Atopic Dermatitis (Eczema)

Introduction

Atopic dermatitis (eczema) is a chronic, pruritic, inflammatory skin disease that occurs most frequently in children but also affects many adults.

  • The lifetime prevalence of atopic eczema is 20%; begins in 90% between 3 months and 5 years of age. It persists into adult life in at least one quarter of cases.

Clinical features of atopic dermatitis include

  • Skin dryness
  • Erythema
  • Oozing and crusting
  • Lichenification

Affected individuals often have a family history of asthma, hay fever and/or type 1 food allergy (anaphylactoid reactions).



Management

Identify and, if possible, avoid possible triggers including

  • Irritants, e.g. abrasive clothing, soaps/detergents (including bubble bath), raised temperatures, sweating, heavily chlorinated pools or spas
  • Allergens, e.g. preservatives, fragrances, lanolin, nickel, aeroallergens (e.g. house dust mites, animal dander), foods (only avoid if confirmed by testing)

The goals of treatment are to reduce symptoms (pruritus and dermatitis), prevent exacerbations and minimize therapeutic risks.

Standard treatment modalities for the management of these patients are centred around the use of topical antiinflammatory preparations and moisturization of the skin, but patients with severe disease may require phototherapy or systemic treatment.

  • Phototherapy with narrowband ultraviolet B results in significant improvement in most patients with atopic dermatitis.



Maintaining Skin Hydration

Skin hydration is a key component of the overall management of patients with atopic dermatitis.

  • To maintain hydration, emollients should be applied at least 2 times per day, particularly after bathing, even when eczema is under control.
  • Although ointments are generally more effective than creams or lotions, choice often depends on patient preference.

Replace soaps, bubble baths, and shower gels with nonsoap fragrance-free cleansers with neutral to low pH to help prevent irritant or allergic reactions.



Topical Treatments

Topical anti-inflammatory therapy with topical corticosteroids (first-line treatment) or topical calcineurin inhibitors (e.g. pimecrolimus 1% and tacrolimus 0.03% or 0.1%) is effective in controlling pruritus.

  • Select potency of topical corticosteroid based on factors such as severity, patient age, location of atopic dermatitis, patient preference and cost.
  • Use a topical calcineurin inhibitor on flaring areas for specific clinical situations
    • Recalcitrance to corticosteroids
    • Sensitive areas (face, anogenital, skin folds)
    • Steroid-induced atrophy
    • Long-term uninterrupted topical steroid use
  • Treat all areas of inflammation aggressively until the skin is completely clear to avoid recurrence.

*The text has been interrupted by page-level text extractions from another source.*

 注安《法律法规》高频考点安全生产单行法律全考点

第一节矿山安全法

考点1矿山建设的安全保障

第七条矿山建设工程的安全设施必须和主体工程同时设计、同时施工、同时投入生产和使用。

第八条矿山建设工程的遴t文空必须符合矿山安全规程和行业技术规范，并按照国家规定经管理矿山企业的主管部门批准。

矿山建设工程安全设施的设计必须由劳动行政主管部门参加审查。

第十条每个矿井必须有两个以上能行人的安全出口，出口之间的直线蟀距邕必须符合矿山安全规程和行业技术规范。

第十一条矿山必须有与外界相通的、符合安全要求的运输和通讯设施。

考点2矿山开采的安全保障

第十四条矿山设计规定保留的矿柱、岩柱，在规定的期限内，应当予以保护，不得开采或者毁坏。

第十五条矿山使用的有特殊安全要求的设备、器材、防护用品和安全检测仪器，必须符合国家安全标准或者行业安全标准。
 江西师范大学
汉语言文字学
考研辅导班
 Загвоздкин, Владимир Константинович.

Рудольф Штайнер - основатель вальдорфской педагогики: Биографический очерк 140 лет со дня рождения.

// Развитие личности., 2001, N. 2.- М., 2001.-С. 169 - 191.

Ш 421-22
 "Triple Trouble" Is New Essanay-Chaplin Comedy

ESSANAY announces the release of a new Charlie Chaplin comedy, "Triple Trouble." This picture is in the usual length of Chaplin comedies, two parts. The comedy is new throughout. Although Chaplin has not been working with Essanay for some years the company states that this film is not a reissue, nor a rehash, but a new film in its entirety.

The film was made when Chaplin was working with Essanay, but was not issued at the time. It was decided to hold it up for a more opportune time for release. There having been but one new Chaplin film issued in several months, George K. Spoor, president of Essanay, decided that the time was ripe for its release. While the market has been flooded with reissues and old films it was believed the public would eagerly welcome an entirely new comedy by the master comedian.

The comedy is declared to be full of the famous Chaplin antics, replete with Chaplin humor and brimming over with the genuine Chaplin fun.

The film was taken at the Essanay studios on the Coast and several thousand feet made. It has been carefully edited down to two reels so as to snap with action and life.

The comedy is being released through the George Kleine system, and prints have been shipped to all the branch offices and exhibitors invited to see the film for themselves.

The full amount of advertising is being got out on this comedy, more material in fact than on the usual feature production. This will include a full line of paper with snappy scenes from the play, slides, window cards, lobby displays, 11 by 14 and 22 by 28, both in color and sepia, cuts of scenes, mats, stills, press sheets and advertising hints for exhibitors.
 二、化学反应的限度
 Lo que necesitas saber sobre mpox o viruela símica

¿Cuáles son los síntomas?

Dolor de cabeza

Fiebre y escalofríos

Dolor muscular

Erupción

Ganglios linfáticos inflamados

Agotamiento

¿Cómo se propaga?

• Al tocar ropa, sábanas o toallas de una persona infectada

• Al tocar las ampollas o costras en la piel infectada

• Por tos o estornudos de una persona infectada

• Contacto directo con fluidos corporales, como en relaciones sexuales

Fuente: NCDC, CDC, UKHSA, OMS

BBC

NOTE: Topical calcineurin inhibitors may be used as either monotherapy or combination therapy with corticosteroids for the treatment of eczema. Initial concerns about potential long-term carcinogenic effects, based on its mechanism of action, have not been substantiated.

Crisaborole, a topical phosphodiesterase 4 (PDE4) inhibitor approved for the treatment of mild to moderate atopic dermatitis in patients aged ≥3 months, appears to be effective in reducing pruritus.

  • It can be expensive and can cause irritation or stinging (particularly at the start of treatment).



Systemic Treatments

Oral antihistamines are widely used as therapeutic adjuncts in patients with atopic dermatitis to alleviate pruritus, but the evidence supporting their use is relatively weak.

  • Less sedating drugs, for example cetirizine or loratadine, are given during the day.
  • Sedating antihistamines, for example chlorpheniramine, promethazine or cyproheptadine, are given at night if sleep disturbance is a problem.

In adolescents and adults, an acute exacerbation of chronic atopic dermatitis can sometimes be aborted by a short course of systemic glucocorticoids (e.g., prednisone 40 to 60 mg/day for three to four days, then 20 to 30 mg/day for three to four days).

  • To avoid rebound flare, topical therapy should be resumed while tapering systemic glucocorticoids.

For patients with severe atopic dermatitis refractory to other treatments, consider systemic treatment with 1 of the following.

  • Immunosuppression
    • Cyclosporine - short-term treatment options for patients with moderate to severe atopic dermatitis (up to 2 years) due to the significant risk of renal impairment, hypertension and the potential for serious infections.
    • Off-label: Methotrexate, mycophenolate mofetil, azathioprine
  • Dupilumab - A fully human monoclonal antibody inhibiting IL-4 and IL-13; is given as a fortnightly subcutaneous injection, for indefinite use.
  • Upadacitinib - oral Janus kinase (JAK) inhibitor; can cause acne, cytopenias and elevation of lipid levels.



Supplements

There is insufficient evidence to recommend treatment of atopic dermatitis with fish oil, evening primrose oil, vitamin E or probiotics.